- **Extracted text**:
## START
BETWEEN LIGHT AND STORM

How We Live With Other Species

by Esther Woolfson

Pub Date: Dec. 6th, 2022
ISBN: 978-1-63936-276-9
Publisher: Pegasus

A beautifully written reflection on the enduring conceit of human exceptionalism and the resultant harm caused to animals.

Two suppositions guide this book. One is that all Earth’s creatures possess “an indefatigable determinedness of self”—for this reason, they have a right to flourishing lives. Humans are neither behaviorally nor morally superior, nor are animals “a thing apart.” Animals and humans are equal in moral standing: “If I have a soul, so do my birds,” writes Woolfson, acclaimed author of Corvus: A Life With Birds and Field Notes From a Hidden City: An Urban Nature Diary. Our response to the “egregious, destructive, purposely and wantonly cruel” treatment that animals often receive from humans should be nothing short of indignation. The other supposition is that “our behavior towards the natural world” is shaped by the diverse ways that we interact with it. Woolfson weaves together a rich array of personal anecdotes, historical documents, novels, religious scripture, philosophical ruminations, and scientific studies to explore human-animal encounters: killing them for food, hunting them for pleasure, subjecting them to experiments, displaying them in museums, farming them for use in clothing, and living with them as pets. Woolfson is particularly concerned about arguments that defend human cruelty, as when “tradition” is called on to justify hunting whales and killing birds. Throughout, Woolfson’s prose is lyrical—e.g., “the heavy hum of insects in scented air”; regarding vivisection, she recalls accounts “so graphic and disturbing that, like the whispered memories from prolonged and punishing sieges, peculiarly sanguinary battles or wanton massacres, they live to be revisited.” While the author exercises restraint when it comes to justified outrage, she does not wholly resist: “Eric and Donald Trump Jr., enthusiastic ‘big game hunters’, were famously photographed with their kill—a leopard, an elephant, a buffalo. One of them holds up an elephant’s severed tail. They smile, as they all do, bathed in the full glow of their malignant vacuity.”

Learned, compassionate, and disconcerting, this is a major contribution to the literature on animal welfare.
## END
- **Written instruction 1**: Decide whether each statement agrees with the book review above. Answer yes or no for each and quote the deciding words. (a) The book's publisher is Pegasus. (b) The review says the author shows no restraint about justified outrage. (c) The review says animals are "a thing apart."

- **Entries shown**:
## START
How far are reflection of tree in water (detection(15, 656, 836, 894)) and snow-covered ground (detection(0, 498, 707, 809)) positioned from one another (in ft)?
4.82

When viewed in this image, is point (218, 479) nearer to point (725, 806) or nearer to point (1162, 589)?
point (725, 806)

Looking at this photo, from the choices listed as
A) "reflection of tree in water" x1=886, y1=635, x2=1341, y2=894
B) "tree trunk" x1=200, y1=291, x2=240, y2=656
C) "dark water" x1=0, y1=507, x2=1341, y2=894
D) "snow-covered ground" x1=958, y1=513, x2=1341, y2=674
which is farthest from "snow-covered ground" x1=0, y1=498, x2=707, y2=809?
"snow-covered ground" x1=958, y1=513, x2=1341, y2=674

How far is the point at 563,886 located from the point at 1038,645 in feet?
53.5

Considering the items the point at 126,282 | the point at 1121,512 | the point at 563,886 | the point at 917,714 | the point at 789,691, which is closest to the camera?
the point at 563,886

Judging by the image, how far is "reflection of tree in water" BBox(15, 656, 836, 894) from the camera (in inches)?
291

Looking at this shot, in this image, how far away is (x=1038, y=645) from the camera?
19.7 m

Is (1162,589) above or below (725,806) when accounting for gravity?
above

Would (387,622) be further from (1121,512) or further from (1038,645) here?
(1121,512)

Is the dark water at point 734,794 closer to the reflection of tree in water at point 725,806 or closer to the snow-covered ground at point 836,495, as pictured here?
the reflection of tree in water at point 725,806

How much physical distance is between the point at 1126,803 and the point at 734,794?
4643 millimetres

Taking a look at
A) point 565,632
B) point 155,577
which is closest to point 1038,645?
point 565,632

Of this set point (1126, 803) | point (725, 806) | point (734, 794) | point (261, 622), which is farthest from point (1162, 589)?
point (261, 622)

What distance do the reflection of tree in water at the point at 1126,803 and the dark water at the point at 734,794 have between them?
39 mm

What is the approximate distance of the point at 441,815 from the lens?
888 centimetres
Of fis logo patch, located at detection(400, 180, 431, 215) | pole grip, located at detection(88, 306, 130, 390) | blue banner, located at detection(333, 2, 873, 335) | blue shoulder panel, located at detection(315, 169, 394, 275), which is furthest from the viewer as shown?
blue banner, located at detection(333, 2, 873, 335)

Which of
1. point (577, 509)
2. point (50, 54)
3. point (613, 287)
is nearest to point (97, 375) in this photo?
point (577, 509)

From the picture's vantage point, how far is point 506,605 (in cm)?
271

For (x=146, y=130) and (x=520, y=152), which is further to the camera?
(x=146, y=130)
## END
- **Written instruction 2**: Format the entries as a Markdown table with the columns Number and Record line. Start at the line containing "From the picture's" and end at the last line of the entries, with one row per line and blank lines left out.

- **Worked answer 1**:
(a) Yes: "Publisher: Pegasus"
(b) No: "While the author exercises restraint when it comes to justified outrage, she does not wholly resist"
(c) No: "Humans are neither behaviorally nor morally superior, nor are animals “a thing apart.”"

- **Worked answer 2**:
| Number | Record line |
|---|---|
| 1 | From the picture's vantage point, how far is point 506,605 (in cm)? |
| 2 | 271 |
| 3 | For (x=146, y=130) and (x=520, y=152), which is further to the camera? |
| 4 | (x=146, y=130) |